There has been a long-standing debate about whether readers can parafoveally extract lexical-semantic information. One reason for the sometimes heated debate is that its presence or absence has important implications to the competing theoretical models of eye guidance during reading. As explained in Sect. 4, a key difference between these models is the extent to which word identification is assumed to be serial versus parallel (Engbert & Kliegl, 2011; Reichle, 2011). Evidence for parafoveal lexical-semantic effects speaks for parallel identification of more than one word. Thus, it may be used as evidence for parallel models and against serial models.
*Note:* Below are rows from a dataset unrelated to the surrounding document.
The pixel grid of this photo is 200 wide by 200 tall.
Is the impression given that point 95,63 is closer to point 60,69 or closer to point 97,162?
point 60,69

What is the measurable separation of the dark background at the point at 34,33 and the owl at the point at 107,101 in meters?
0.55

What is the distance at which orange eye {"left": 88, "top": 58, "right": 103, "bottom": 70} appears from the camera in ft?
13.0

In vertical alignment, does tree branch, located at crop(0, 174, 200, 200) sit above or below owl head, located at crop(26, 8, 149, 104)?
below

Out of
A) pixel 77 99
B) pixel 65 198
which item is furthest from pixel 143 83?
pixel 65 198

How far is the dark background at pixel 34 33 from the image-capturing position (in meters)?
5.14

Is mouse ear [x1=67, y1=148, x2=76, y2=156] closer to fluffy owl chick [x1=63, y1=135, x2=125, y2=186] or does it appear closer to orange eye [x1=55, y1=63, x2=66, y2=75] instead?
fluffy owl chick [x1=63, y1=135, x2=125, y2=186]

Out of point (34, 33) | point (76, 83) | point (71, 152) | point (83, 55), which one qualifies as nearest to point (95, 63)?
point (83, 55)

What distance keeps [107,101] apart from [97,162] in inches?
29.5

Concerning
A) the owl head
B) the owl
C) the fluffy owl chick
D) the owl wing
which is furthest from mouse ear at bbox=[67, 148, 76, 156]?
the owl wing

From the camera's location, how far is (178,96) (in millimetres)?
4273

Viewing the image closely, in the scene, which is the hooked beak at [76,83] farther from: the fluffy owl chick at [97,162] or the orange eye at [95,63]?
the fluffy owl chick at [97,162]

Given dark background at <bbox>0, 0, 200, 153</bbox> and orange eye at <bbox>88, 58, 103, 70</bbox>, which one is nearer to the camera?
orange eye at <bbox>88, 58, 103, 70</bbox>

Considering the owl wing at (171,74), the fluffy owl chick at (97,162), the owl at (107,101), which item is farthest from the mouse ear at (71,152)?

Evidence for parafoveal lexical-semantic effects has been sought via parafoveal-on-foveal effects by manipulating the frequency or semantic plausibility of Word N + 1 and measuring their effects on fixation time on Word N. The evidence has been mixed (Drieghe, 2011; Hyönä, 2011). Also the boundary paradigm (see Box 2) has been applied by manipulating the semantic relatedness of parafoveal previews to the intended word. Earlier evidence primarily spoke for an absence of parafoveal semantic effects (Rayner, White, Kambe, Miller, & Liversedge, 2003). More recently, however, Hohenstein and Kliegl (2014) observed a parafoveal semantic effect using the standard boundary paradigm (i.e., semantically related and unrelated previews were parafoveally available for the entire time Word N − 1 was fixated). Hohenstein, Laubrock, and Kliegl (2010) observed fast parafoveal semantic priming using a modified boundary paradigm where the target word was initially replaced with random string of consonants. When Word N − 1 was fixated, the random letter string was first replaced with a semantically related or unrelated word for a variable amount of time (20–125 ms, depending on the experiment), followed by the target word. They found gaze duration on the target word to be shorter in the semantically related than unrelated condition, when the parafoveal preview was present for the first 125 ms of the fixation on Word N − 1 (or for only 80 ms when the parafoveal preview appeared in boldface). The results were taken as evidence in favor of parallel word processing in reading. Finally, Schotter (2013) observed a parafoveal semantic preview effect for synonyms (e.g., curlers was replaced with rollers) but not for semantic associates (e.g., curlers was replaced with styling). The study suggests that similarity in meaning between the target word and its parafoveal preview influences the degree to which parafoveal semantic effects may be observed. Moreover, Schotter speculates that it may be easier to find parafoveal semantic effects in languages with regular phoneme-grapheme correspondence rules, such as German (Hoehenstein & Kliegl, 2014; Hohenstein et al., 2010), than in less regular languages, such as English. The idea is that as foveal word processing is made relatively easy in regular languages, more attentional resources may be devoted to parafoveal word processing.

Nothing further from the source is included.